== Stored data

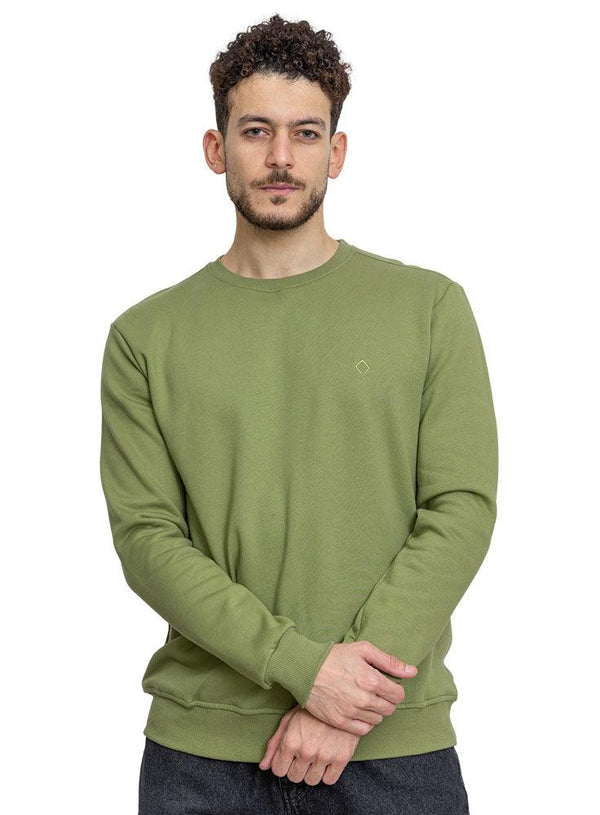 Cedar Green SW - Basic Round - Khotwh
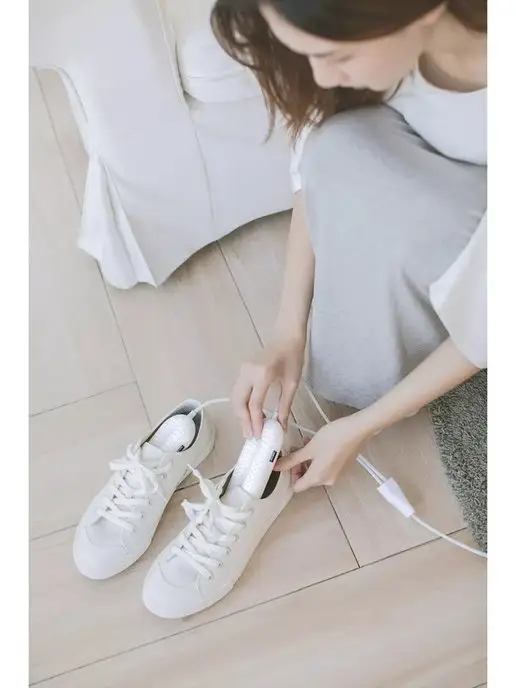 Sothing Zero Сушилка для обуви Zero-Shoes Dryer, вариант, фото 3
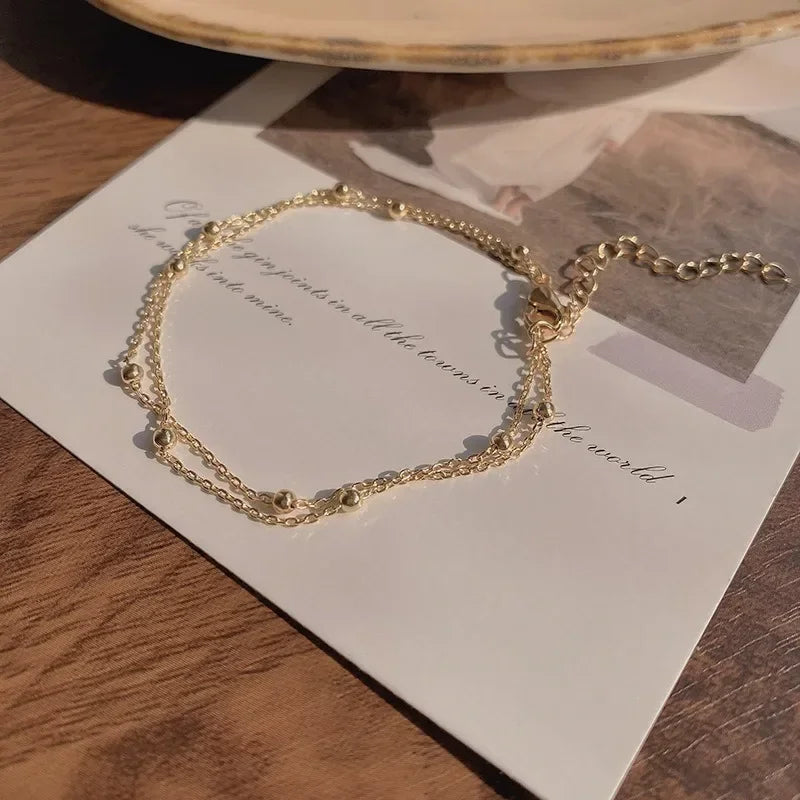 Cornelia | Bracelet perles tendance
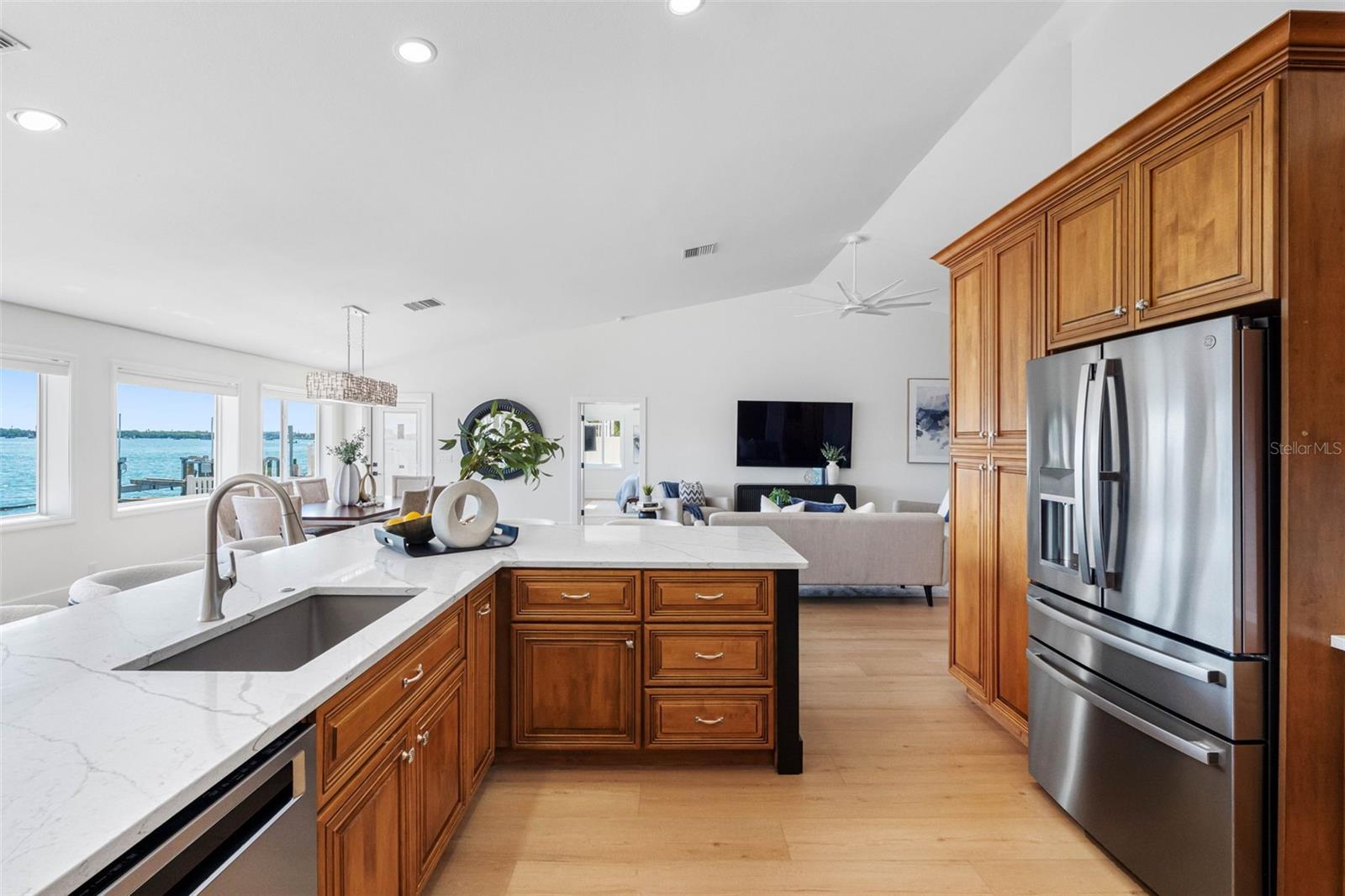 CRYSTAL ISLAND 2ND ADD - Residential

====

# [Your objective]
In your copy, omit the pictures and restate every line of the data word for word.

# [Your solution]
 Cedar Green SW - Basic Round - Khotwh
 Sothing Zero Сушилка для обуви Zero-Shoes Dryer, вариант, фото 3
 Cornelia | Bracelet perles tendance
 CRYSTAL ISLAND 2ND ADD - Residential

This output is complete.